EDINBURG – Being on the lookout for intoxicated boat operators, or any other hazards on popular bodies of water in the region, aren’t solely the responsibility of local law enforcement and regulatory agencies, says John Callaghan, executive director of the Hudson River-Black River Regulating District in Albany.
Civilians who use the waters have a shared responsibility to look out for one another, and to help keep the boating environment safe, said Callaghan, whose agency is a state public benefit corporation that protects public health and safety by regulating waters in the Adirondack Region’s Upper Hudson River and the Black River.
At the Edinburg Marina Thursday, Callaghan joined local and state law enforcement and other partners in the Great Sacandaga Lake Association’s kick off of the 2021 Sober Boater campaign in Saratoga and Fulton counties.
The effort, which coincides with National Safe Boating Week, includes the sheriffs of both counties, the state Department of Environmental Conservation, state police and local fire departments, and individuals and organizations around the lake.
Memorial Day is approaching, warmer weather’s already here, and it is the time of year when many people launch boats from marinas and public and private docks.
On top of all that, there are many more boaters because of the ongoing pandemic, officials said.
“It is just a good opportunity to emphasize that the most important thing you can do during a fun day on the water is go home safely at the end of it,” Callaghan said.
According to the American Boating Association, there were 5.2 deaths per 100,000 registered recreational vessels in the U.S. in 2019.
A partner in the local initiative is the Henry D. Ross III Memorial Fund, established after a family tragedy. Part of the initiative is the development of a recreational GPS-based alert app boaters can use called Send It – HDR III. Launched in 2019, it’s essentially a crowdsourcing app to report hazards boaters can see while on the water.
It can also be used on trails and everyday places that are often overlooked.
Henry Ross III, 24, died in a snowmobile accident on the Sacandaga Lake in December 2016.
His mother, Maria Ross, attended the awareness event Thursday.
Ross said the app has a recent enhancement allowing users to select a large SOS button if they’re in need of emergency assistance. The upgrade shares the users’ location or coordinates. It goes out to any user of the app within a 20-mile radius.
With users throughout the U.S., Ross said she’s been “pleasantly surprised” by its popularity.
Ross suggested that most people don’t think about a lake tragedy until it hits close to home. She encourages people to be aware of their surroundings.
“Our initiative is hoping that it never happens to anyone else,” she said. “Just be aware, be cautious, and yet have fun out there, too.”
Theresa Dabiere-Craig, mother of a drowning victim, also attended.
In July 2016, Sean Craig, 18, of Amsterdam drowned while boating on the Saratoga County section of Great Sacandaga Lake. After an overnight search, his body was recovered in 25 feet of water, 400 feet west of the I Go Inn restaurant in Edinburg.
He was boating alone without a life jacket and was not connected to the motor’s kill switch when he went overboard.
“We don’t know what happened,” his mother said.
***
INSTRUCTIONS FOR THE TASK:
In the article on the Sober Boater campaign, how far does the Send It – HDR III app's SOS alert reach other users?
***
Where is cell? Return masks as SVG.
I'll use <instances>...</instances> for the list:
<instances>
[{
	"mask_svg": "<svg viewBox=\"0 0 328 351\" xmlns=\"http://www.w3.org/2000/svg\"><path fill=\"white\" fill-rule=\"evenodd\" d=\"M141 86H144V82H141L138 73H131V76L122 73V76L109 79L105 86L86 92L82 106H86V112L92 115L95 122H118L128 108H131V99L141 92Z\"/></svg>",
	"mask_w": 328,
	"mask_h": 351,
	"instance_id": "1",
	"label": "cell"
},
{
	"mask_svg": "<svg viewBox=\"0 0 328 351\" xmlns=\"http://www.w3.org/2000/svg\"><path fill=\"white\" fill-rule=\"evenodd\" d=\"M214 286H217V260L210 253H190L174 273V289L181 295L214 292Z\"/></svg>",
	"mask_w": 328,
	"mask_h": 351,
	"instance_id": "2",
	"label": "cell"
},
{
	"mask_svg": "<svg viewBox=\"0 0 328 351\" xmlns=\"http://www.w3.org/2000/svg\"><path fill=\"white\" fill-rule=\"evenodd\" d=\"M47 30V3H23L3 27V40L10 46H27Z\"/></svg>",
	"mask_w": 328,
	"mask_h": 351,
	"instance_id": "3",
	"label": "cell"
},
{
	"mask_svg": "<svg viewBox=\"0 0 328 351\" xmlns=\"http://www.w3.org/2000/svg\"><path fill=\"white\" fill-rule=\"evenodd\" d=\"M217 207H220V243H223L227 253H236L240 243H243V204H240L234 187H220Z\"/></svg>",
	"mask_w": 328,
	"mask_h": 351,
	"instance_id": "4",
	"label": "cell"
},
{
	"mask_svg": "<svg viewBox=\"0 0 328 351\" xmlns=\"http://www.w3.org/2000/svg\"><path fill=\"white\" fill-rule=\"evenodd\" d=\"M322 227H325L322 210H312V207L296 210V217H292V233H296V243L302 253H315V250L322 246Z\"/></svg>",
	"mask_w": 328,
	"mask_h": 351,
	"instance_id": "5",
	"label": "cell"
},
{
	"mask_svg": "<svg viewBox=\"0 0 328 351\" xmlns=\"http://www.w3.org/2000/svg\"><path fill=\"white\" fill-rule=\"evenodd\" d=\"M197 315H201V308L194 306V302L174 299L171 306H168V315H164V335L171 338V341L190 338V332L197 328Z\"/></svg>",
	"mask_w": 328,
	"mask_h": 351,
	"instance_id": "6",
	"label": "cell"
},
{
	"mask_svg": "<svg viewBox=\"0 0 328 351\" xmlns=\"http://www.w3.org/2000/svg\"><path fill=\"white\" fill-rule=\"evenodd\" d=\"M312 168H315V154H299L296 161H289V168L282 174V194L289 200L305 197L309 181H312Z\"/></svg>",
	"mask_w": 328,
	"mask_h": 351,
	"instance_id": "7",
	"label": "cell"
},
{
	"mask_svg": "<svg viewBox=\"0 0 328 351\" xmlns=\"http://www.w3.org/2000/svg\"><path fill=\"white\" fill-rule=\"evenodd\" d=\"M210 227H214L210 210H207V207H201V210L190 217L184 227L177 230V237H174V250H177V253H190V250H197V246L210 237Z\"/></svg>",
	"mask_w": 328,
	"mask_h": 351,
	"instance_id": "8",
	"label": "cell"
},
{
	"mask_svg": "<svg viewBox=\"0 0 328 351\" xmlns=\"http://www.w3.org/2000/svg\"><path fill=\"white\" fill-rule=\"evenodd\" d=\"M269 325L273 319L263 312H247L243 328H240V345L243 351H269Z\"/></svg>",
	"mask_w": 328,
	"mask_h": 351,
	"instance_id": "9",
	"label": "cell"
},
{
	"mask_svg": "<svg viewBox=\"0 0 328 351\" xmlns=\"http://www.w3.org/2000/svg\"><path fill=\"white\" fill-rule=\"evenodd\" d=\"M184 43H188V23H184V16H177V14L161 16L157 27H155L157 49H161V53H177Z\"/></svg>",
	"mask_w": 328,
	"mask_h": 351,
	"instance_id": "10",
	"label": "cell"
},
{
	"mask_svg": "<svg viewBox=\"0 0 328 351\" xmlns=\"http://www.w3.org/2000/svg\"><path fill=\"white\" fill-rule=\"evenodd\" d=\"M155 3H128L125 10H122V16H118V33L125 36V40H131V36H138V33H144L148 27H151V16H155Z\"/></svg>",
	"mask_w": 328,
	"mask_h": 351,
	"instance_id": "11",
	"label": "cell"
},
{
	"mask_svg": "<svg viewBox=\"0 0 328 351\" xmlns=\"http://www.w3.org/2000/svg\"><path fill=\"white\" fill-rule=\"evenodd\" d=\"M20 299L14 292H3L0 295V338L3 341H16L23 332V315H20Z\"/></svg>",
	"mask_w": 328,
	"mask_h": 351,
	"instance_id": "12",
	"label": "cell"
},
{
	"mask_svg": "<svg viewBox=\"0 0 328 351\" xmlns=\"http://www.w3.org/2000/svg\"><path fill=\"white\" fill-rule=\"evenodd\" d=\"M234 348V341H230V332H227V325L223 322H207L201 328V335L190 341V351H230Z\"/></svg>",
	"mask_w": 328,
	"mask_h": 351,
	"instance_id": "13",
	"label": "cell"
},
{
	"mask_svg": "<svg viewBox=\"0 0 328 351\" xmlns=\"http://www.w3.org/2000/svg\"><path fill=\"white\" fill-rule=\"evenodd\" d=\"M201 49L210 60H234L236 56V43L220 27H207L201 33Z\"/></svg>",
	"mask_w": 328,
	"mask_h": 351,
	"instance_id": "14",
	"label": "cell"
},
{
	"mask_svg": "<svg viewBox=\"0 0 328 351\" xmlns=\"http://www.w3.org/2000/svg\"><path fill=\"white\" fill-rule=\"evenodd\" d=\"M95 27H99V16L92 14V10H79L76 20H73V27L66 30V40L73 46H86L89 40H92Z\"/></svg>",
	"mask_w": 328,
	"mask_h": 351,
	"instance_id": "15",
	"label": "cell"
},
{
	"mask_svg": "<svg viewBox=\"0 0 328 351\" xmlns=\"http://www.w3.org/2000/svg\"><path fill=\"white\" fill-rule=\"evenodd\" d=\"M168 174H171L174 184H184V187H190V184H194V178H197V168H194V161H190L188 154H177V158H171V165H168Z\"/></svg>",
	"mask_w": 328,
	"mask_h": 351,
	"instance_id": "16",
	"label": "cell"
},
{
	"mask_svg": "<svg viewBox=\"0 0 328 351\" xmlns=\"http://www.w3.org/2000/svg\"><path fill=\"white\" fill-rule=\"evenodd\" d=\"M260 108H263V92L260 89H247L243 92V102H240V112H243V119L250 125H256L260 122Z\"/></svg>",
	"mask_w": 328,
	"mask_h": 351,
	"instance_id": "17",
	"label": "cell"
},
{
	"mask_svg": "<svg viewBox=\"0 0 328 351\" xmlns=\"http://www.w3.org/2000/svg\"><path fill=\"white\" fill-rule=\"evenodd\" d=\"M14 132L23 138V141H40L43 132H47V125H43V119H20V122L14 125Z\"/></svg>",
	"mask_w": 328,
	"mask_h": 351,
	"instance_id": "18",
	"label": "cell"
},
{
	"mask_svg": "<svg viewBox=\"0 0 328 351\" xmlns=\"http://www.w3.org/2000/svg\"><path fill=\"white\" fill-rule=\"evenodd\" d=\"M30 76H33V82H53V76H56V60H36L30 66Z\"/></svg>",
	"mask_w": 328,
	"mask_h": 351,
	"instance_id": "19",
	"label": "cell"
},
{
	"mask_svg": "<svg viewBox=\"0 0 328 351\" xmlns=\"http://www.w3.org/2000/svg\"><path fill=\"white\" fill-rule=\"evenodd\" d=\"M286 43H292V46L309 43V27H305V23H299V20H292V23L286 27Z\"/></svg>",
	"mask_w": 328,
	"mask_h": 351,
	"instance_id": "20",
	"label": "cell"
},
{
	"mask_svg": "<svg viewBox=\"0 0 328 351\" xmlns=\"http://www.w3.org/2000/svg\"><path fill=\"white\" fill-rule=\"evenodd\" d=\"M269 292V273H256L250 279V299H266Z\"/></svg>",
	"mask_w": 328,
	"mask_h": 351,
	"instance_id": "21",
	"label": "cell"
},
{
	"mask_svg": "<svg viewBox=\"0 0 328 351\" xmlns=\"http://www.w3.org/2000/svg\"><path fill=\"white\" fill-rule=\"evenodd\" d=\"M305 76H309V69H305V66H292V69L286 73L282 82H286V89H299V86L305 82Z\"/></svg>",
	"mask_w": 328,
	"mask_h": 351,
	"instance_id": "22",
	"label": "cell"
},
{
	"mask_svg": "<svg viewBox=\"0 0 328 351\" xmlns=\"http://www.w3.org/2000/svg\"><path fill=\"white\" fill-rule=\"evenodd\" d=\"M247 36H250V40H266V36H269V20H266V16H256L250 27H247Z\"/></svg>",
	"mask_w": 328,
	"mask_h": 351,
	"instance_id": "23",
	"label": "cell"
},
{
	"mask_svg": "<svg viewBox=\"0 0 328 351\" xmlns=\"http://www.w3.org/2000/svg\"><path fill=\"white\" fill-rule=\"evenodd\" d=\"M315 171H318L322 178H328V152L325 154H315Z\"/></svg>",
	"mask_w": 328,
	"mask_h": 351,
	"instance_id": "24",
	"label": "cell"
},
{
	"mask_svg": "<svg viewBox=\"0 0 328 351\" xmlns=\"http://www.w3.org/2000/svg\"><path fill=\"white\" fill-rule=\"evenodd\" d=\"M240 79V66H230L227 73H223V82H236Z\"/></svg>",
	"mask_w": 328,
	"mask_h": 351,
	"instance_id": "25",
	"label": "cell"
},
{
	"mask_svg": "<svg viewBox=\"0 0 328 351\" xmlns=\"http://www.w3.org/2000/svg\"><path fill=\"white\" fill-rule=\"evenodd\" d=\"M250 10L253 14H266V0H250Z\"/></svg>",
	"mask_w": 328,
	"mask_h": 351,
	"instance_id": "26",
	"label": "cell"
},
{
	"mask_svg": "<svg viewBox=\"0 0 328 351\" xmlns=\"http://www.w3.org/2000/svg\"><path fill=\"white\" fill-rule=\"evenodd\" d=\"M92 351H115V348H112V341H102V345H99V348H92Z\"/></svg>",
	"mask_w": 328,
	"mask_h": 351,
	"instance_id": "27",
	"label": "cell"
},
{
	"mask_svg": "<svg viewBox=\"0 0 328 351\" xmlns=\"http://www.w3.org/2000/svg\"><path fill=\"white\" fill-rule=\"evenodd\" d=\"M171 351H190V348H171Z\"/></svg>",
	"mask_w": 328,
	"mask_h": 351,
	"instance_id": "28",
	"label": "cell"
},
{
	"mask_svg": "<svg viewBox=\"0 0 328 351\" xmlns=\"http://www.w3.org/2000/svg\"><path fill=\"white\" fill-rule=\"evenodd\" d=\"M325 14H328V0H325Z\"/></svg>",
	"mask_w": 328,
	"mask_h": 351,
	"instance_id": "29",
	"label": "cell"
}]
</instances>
***
YOUR RESPONSE:
It goes out to any user of the app within a 20-mile radius.